▸ **ACTIVITY**:
Print, with no pictures, the exact lines that run from the one containing "scientific name: Bos taurus" through the last line of the material below, both ends included.

▸ **GIVEN RECORDS**:
>>>

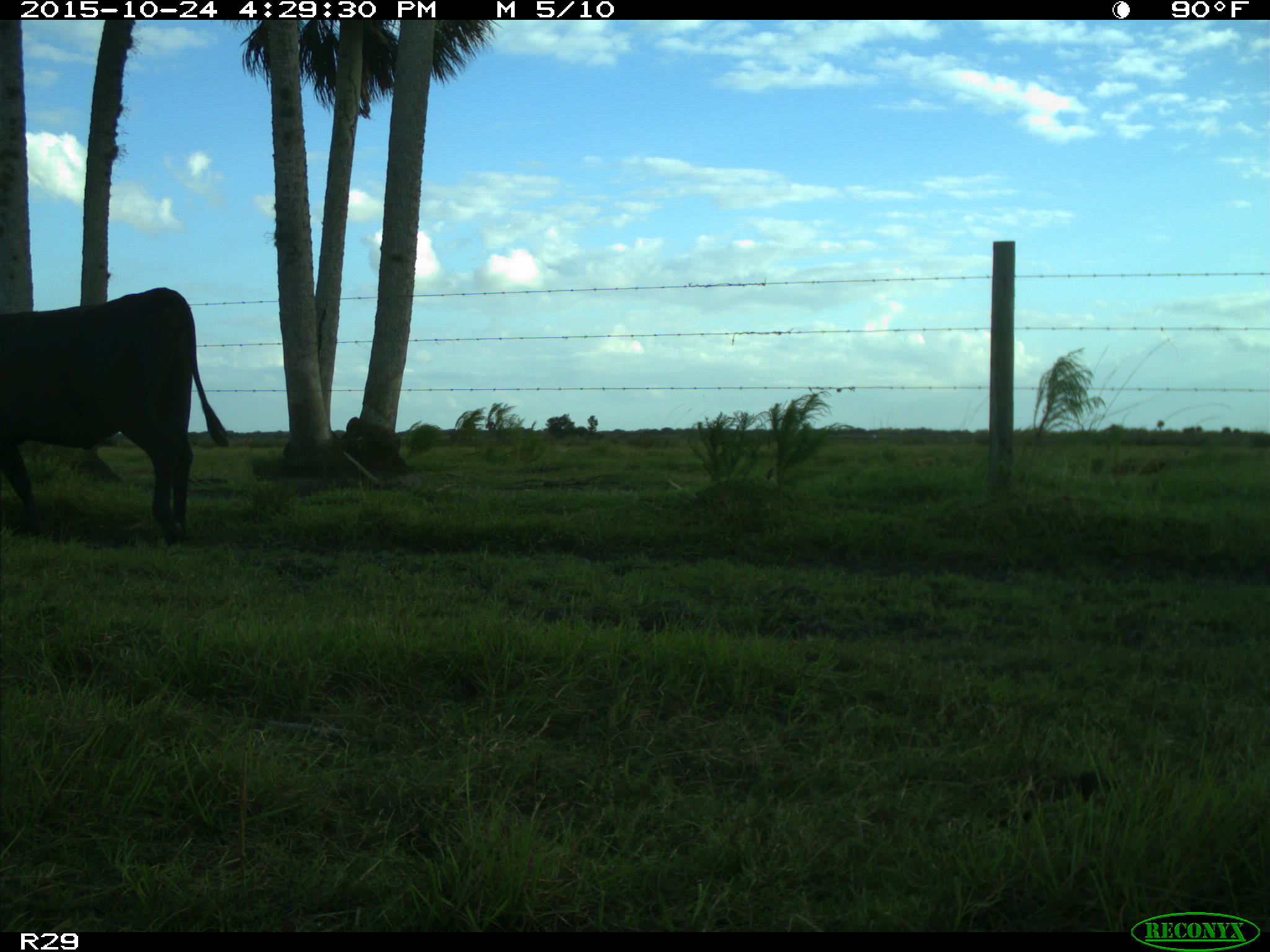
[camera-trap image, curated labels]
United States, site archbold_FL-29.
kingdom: Animalia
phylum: Chordata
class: Mammalia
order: Artiodactyla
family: Bovidae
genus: Bos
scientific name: Bos taurus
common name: domestic cow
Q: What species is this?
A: Bos taurus (domestic cow).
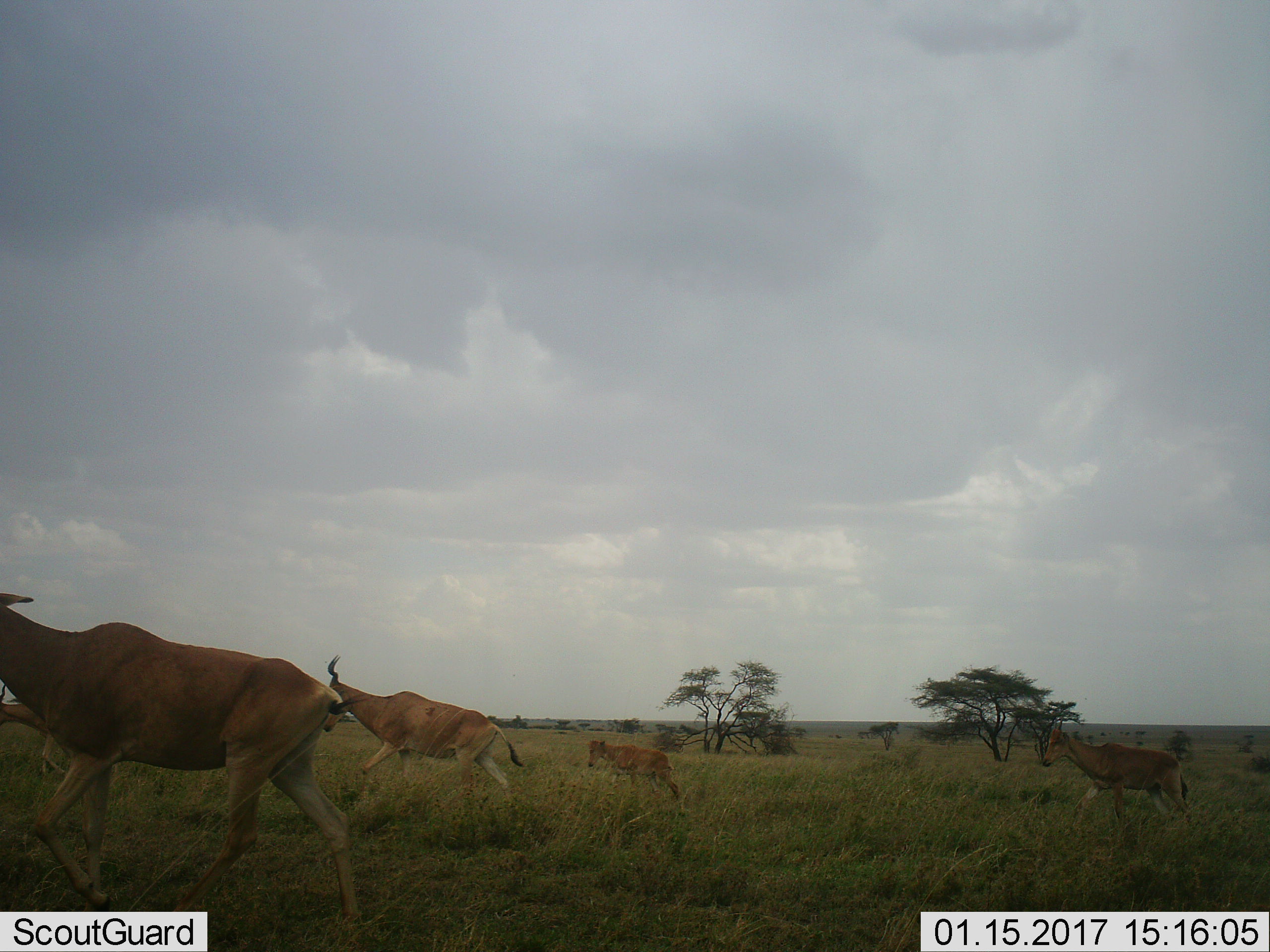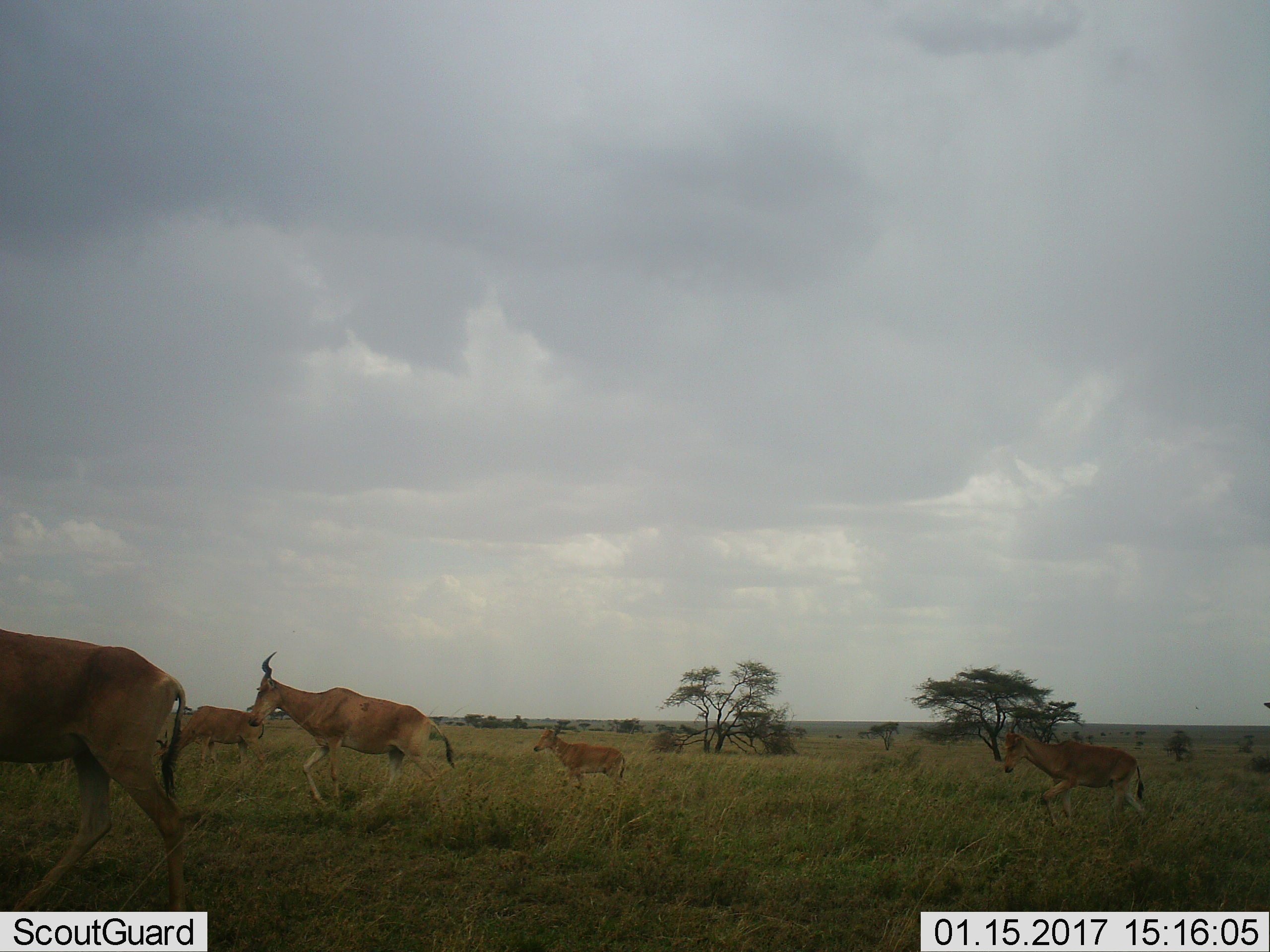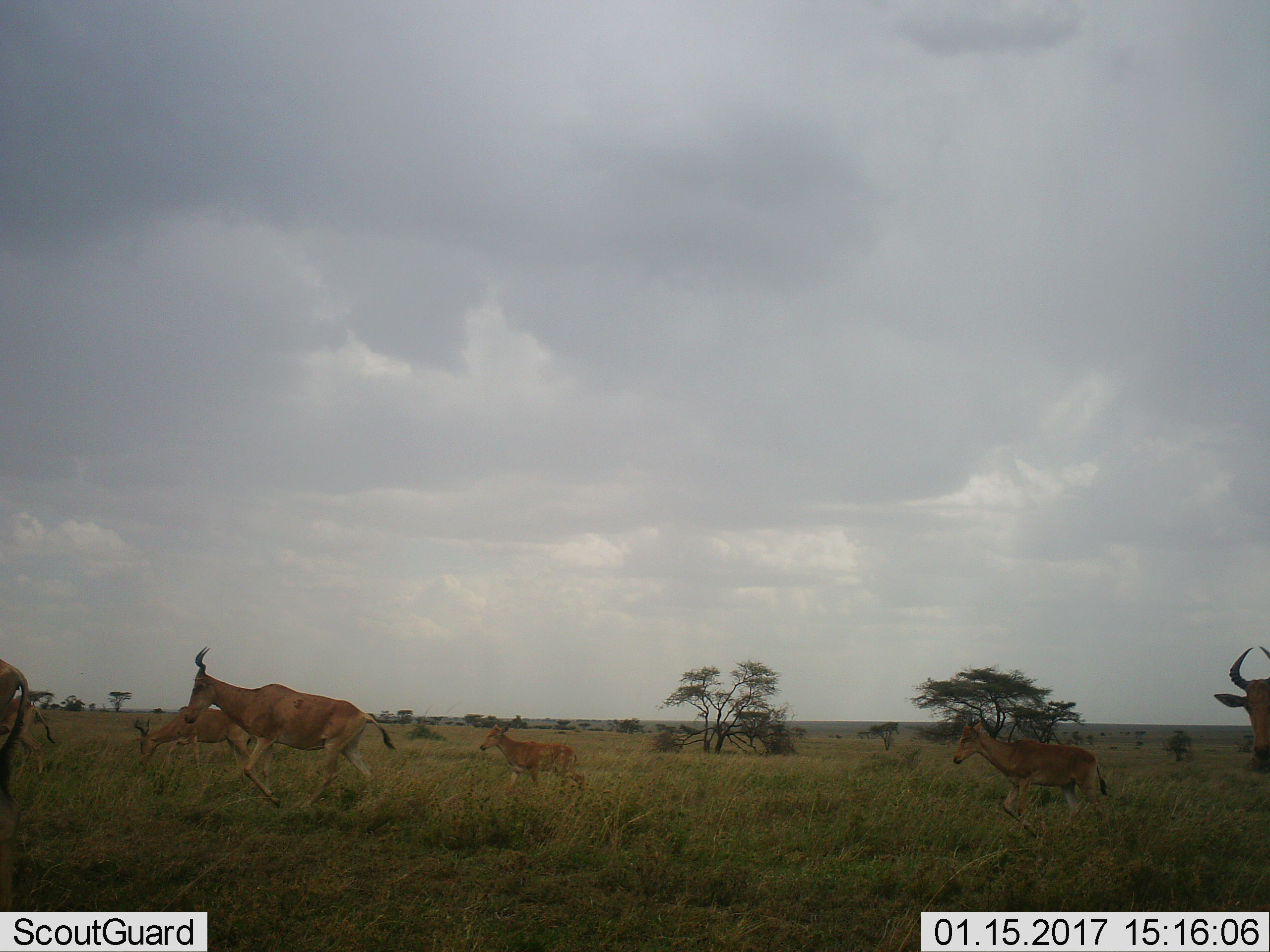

<<<

▸ **RESULT OF THIS EXERCISE**:
scientific name: Bos taurus
common name: domestic cow
Q: What species is this?
A: Bos taurus (domestic cow).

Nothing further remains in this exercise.